◆ TASK INSTRUCTIONS
1. Decide whether each statement agrees with the Amos H. Radcliffe biography, answering yes or no and quoting the deciding words from it: (a) Radcliffe was born in Paterson, New Jersey. (b) He was sheriff of Passaic County before he served in the New Jersey General Assembly. (c) In 1907 he became secretary of James Radcliffe & Sons Co.
2. Proceed with the Amos H. Radcliffe biography, picking up after its last sentence.

◆ PROVIDED TEXT
Mayor of Paterson, New Jersey
- In office 1916–1919
- Preceded by: Robert H. Fordyce
- Succeeded by: Clifford L. Newman

Sheriff of Passaic County
- In office 1912–1915

Member of the New Jersey General Assembly from Passaic County
- In office 1907–1912

Personal details
- Born: January 16, 1870 Paterson, New Jersey, U.S.
- Died: December 29, 1950 (aged 80) Balesville, New Jersey, U.S.
- Resting place: Cedar Lawn Cemetery
- Party: Republican
- Education: Paterson Public Schools

Military service
- Allegiance: United States New Jersey
- Branch/service: Army National Guard
- Years of service: 1888-1893
- Rank: Sergeant
- Unit: New Jersey National Guard

= Amos H. Radcliffe =

American politician

Amos Henry Radcliffe (January 16, 1870 - December 29, 1950) was an American Republican politician who represented New Jersey's 7th congressional district, serving two terms in office from March 4, 1919, to March 3, 1923.

==Early life and education==
Radcliffe was born in Paterson, New Jersey, on January 16, 1870. He attended the Paterson Public Schools, and graduated from the New York Trade School. Radcliffe served as a sergeant in the New Jersey National Guard from 1888 to 1893.

==Early career==
He became a blacksmith and ornamental and structural ironworker. In 1896 became associated with his father's firm and in 1907 was made secretary of James Radcliffe & Sons Co., a structural iron manufacturing company.

Collected data entries:

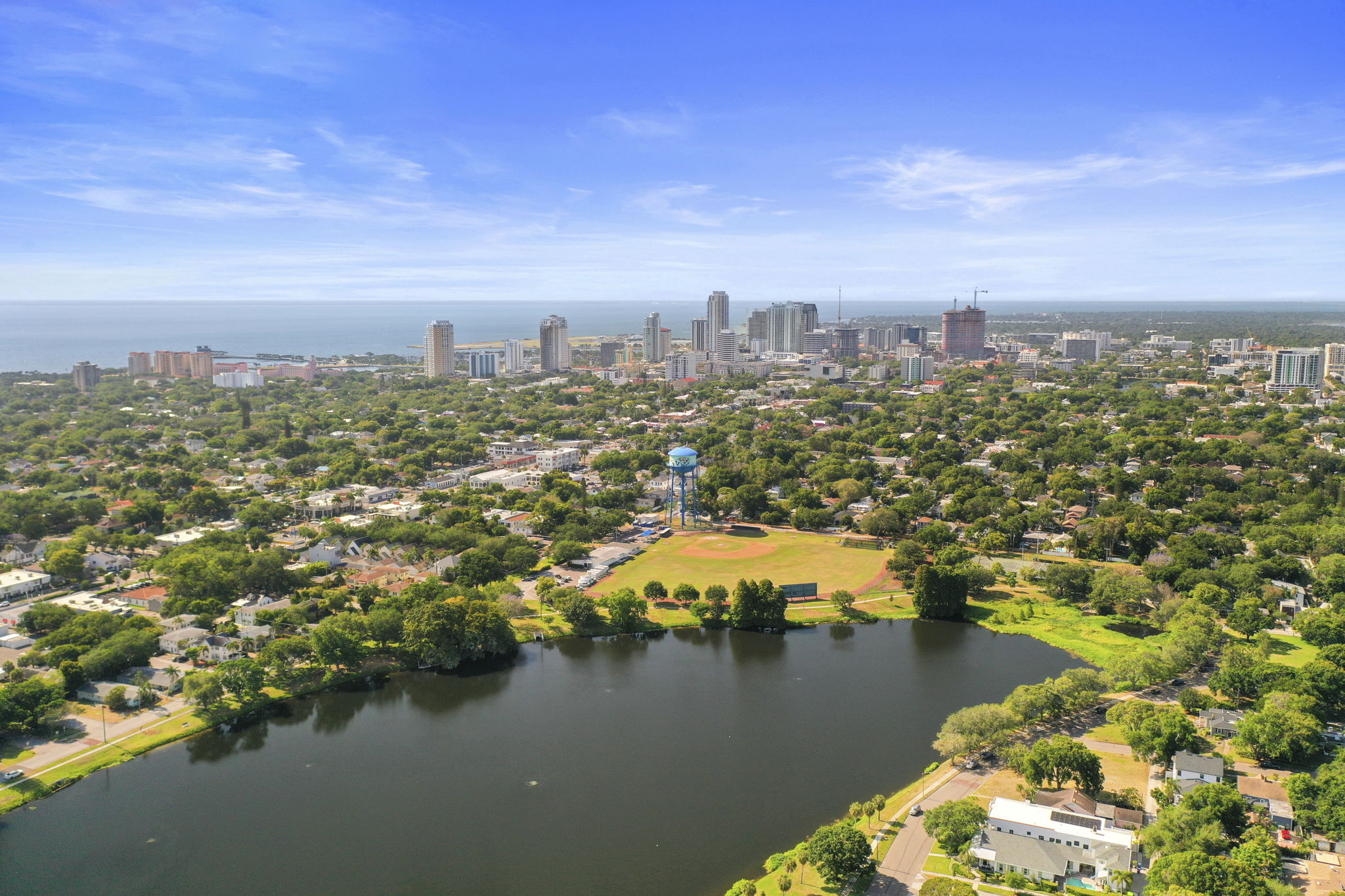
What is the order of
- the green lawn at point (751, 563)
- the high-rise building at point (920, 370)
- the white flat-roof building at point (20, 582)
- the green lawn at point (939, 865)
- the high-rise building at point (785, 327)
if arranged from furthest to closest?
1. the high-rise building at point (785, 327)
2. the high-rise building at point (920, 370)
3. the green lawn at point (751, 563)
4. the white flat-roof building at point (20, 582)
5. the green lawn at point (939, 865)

--

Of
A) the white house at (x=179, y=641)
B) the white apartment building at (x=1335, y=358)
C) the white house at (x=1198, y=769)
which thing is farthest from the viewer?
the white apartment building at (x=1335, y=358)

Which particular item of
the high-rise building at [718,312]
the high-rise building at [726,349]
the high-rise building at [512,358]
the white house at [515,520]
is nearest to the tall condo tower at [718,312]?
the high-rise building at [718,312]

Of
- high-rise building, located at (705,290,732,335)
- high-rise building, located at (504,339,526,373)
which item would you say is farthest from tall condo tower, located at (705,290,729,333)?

◆ ANSWERS GIVEN
1.
(a) Yes: "Radcliffe was born in Paterson, New Jersey, on January 16, 1870."
(b) No: his Assembly service was "In office 1907–1912," and his time as sheriff was "In office 1912–1915."
(c) Yes: "in 1907 was made secretary of James Radcliffe & Sons Co."

2.
Radcliffe was a member of the New Jersey General Assembly from 1907 to 1912. He served as a delegate to the Republican State conventions in 1910, 1911, and 1912, was sheriff of Passaic County from 1912 to 1915 and was fish and game commissioner from 1914 to 1919. Radcliffe served as Mayor of Paterson, New Jersey, from 1916 to 1919.

==Congress==
Radcliffe was elected as a Republican to the Sixty-sixth and Sixty-seventh Congresses, serving in office from March 4, 1919, to March 3, 1923, but was an unsuccessful candidate for reelection in 1922 to the Sixty-eighth Congress.

==Later career and death==
After leaving Congress, he resumed active interests in Radcliffe & Sons Company and was treasurer at the time of his death. he was the founder and a former president of the Franklin Trust Company, of Paterson, and served as chairman of the board.

In 1925, he became a member of the Board of Standards and Appeals in Paterson. He died in Balesville, New Jersey, on December 29, 1950, and was interred in Cedar Lawn Cemetery in Paterson.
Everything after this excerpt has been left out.